(Items from a dataset)

───

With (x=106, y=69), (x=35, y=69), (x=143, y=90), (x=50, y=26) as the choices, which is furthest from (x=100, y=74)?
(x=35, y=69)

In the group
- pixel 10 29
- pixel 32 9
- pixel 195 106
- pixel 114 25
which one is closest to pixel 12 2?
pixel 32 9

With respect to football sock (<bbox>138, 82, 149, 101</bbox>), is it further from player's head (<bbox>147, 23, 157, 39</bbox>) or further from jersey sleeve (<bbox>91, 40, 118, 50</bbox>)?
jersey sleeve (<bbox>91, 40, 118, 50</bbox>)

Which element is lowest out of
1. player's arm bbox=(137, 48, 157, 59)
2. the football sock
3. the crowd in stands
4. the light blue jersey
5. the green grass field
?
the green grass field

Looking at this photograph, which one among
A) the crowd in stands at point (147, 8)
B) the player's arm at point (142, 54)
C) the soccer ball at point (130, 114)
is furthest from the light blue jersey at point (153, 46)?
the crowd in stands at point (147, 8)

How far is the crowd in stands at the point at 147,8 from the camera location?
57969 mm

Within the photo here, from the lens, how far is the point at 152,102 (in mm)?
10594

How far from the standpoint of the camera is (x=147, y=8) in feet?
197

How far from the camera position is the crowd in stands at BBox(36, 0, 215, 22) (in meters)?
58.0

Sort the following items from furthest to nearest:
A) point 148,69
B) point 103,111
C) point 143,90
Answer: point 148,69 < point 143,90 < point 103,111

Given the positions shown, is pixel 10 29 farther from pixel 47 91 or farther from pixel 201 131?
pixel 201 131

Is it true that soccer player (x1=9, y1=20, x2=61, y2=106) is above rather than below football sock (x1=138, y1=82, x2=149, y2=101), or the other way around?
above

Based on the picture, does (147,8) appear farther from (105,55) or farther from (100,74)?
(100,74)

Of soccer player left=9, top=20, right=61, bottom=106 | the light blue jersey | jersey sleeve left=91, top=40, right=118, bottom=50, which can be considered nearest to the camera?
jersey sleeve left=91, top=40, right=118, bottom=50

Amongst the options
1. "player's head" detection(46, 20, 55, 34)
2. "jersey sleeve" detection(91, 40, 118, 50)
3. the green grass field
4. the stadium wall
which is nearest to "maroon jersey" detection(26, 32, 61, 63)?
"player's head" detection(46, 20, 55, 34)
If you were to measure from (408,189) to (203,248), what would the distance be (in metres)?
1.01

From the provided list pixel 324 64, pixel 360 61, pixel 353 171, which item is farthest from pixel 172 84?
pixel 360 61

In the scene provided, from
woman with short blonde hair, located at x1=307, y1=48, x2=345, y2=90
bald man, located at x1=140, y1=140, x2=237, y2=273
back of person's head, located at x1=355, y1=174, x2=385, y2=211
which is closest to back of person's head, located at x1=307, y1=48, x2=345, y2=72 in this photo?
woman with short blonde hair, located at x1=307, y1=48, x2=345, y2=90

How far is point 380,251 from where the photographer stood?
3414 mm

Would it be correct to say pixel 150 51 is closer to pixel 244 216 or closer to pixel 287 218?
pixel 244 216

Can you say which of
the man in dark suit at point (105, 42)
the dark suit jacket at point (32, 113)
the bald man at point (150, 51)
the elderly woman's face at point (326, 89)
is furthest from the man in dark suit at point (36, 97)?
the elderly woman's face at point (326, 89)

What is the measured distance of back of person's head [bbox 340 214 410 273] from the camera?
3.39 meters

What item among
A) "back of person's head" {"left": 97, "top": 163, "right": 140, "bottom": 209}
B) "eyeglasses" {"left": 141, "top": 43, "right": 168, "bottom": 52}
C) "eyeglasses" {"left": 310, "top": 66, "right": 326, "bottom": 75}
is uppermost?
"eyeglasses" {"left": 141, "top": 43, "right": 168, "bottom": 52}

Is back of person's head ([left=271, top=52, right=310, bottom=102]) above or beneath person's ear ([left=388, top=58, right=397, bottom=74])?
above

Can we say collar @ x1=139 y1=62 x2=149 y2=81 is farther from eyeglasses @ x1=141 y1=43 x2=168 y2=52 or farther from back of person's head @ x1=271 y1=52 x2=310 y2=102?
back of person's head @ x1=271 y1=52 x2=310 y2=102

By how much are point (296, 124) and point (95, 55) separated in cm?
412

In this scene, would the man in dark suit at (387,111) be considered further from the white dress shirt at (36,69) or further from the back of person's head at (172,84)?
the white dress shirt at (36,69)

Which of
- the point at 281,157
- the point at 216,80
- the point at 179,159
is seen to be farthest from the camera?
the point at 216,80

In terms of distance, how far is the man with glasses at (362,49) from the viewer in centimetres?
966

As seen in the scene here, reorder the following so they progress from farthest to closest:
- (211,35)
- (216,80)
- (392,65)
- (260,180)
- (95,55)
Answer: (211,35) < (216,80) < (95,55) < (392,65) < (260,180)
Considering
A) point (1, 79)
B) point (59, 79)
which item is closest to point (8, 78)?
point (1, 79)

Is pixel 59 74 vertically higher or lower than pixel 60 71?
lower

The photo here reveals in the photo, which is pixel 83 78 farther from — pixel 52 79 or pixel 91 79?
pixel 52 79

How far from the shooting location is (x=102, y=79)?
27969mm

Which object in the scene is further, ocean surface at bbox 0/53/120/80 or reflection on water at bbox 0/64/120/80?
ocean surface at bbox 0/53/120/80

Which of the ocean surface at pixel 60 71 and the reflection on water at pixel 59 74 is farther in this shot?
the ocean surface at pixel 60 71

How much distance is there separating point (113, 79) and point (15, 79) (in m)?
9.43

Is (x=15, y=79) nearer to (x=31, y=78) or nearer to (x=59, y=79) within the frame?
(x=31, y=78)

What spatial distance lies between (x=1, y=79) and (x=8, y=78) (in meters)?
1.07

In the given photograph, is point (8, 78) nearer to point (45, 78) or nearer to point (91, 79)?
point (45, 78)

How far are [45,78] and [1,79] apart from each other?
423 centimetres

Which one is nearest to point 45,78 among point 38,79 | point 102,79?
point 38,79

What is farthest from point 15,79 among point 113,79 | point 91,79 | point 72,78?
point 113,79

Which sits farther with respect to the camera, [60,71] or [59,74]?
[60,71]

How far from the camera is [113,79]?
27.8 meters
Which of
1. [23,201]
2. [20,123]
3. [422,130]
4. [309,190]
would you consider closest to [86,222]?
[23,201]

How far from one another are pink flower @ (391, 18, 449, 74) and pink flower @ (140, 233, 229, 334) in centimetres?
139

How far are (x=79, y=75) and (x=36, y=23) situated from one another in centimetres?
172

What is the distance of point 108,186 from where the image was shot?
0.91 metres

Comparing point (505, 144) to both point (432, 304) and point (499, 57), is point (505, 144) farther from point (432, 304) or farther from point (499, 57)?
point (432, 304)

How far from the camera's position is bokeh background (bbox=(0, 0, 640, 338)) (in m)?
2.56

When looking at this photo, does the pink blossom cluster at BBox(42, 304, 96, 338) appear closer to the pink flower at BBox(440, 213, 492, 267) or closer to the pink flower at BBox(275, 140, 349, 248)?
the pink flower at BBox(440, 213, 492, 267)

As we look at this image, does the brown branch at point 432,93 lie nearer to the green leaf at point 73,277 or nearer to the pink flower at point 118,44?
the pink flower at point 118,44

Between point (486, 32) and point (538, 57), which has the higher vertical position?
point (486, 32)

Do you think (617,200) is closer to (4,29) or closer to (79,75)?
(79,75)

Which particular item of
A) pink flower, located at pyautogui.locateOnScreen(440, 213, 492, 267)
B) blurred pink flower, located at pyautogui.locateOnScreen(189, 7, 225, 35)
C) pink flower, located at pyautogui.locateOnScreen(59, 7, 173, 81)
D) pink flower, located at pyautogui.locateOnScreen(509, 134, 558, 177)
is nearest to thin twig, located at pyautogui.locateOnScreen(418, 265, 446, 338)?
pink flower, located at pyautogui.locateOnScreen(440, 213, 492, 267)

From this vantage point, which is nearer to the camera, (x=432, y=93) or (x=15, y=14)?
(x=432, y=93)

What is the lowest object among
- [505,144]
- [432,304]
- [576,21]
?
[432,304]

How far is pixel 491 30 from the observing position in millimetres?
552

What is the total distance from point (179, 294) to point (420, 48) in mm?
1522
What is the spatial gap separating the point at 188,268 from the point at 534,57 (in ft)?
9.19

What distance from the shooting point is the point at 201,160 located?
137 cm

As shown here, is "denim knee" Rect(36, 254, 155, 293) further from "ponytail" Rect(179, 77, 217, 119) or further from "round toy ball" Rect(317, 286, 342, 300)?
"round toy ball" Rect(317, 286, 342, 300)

───

== Required task ==
Return the lines from the line containing "Which particular item of" to the end of the entries above, exactly as they appear and with no other output.

== Worked answer ==
Which particular item of
A) pink flower, located at pyautogui.locateOnScreen(440, 213, 492, 267)
B) blurred pink flower, located at pyautogui.locateOnScreen(189, 7, 225, 35)
C) pink flower, located at pyautogui.locateOnScreen(59, 7, 173, 81)
D) pink flower, located at pyautogui.locateOnScreen(509, 134, 558, 177)
is nearest to thin twig, located at pyautogui.locateOnScreen(418, 265, 446, 338)?
pink flower, located at pyautogui.locateOnScreen(440, 213, 492, 267)

From this vantage point, which is nearer to the camera, (x=432, y=93) or (x=15, y=14)?
(x=432, y=93)

What is the lowest object among
- [505,144]
- [432,304]
- [576,21]
?
[432,304]

How far is pixel 491 30 from the observing position in millimetres?
552

What is the total distance from point (179, 294) to point (420, 48) in mm?
1522
What is the spatial gap separating the point at 188,268 from the point at 534,57 (in ft)?
9.19

What distance from the shooting point is the point at 201,160 located?
137 cm

As shown here, is "denim knee" Rect(36, 254, 155, 293) further from "ponytail" Rect(179, 77, 217, 119) or further from "round toy ball" Rect(317, 286, 342, 300)?
"round toy ball" Rect(317, 286, 342, 300)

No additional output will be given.